I opened my mouth, but nothing came out. I let out another frustrated sigh. He shook his head and started to put his jeans on. “I’m going to work,” he said. “Then I’ll pack up some stuff when I’m back.” He pulled his sweater over his head, grabbed his phone from the nightstand.
“Pack up some stuff? You’re leaving?” My voice was thin and high-pitched. I was untethered and coming apart fast. “Shouldn’t I be the one to leave?”
He ignored my question, and my reaction. “We’ll talk later.” Then he left me standing in the bedroom, staring at the empty spot where he had stood a few moments earlier.
A minute later the front door closed with a resounding click, and I sat down hard on the floor and tried to figure out what I was supposed to do now.
* * *
I had my legs tucked up under me on Jenny’s couch—a futon that would also be my bed for the next while as I sorted out the mess I’d made—and was nursing a cup of tea she’d placed in my hands when I’d arrived with tearstained cheeks and an overnight bag. I had considered going to my parents’ place but, still angry they’d lied to me, decided I couldn’t deal with them right now.

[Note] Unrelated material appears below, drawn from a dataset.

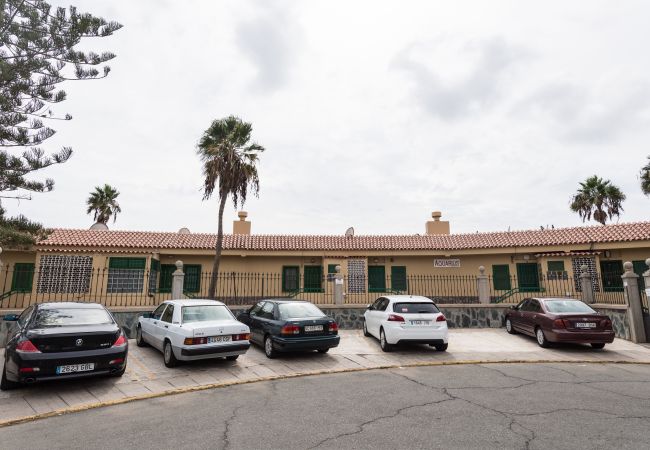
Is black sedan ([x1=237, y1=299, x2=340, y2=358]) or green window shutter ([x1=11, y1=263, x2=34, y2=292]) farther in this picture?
green window shutter ([x1=11, y1=263, x2=34, y2=292])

When I’d texted Matt to say I was going to crash with Jenny for now so he could stay at the condo, I got a one-word reply (Okay). I’m not sure what I’d hoped for, because I certainly didn’t deserve anything more. Matt had, over these past couple of months, been solid and selfless, and what had I done to show him my gratitude for his commitment? I kissed my ex.
“More tea?” Jenny asked, standing to fill her own mug.
I shook my head, stared into my still-full cup.
“So, what do you want to do?” she asked, adding water to her mug from the steaming kettle. She dipped the tea bag a few times, then settled back into the chair across from me.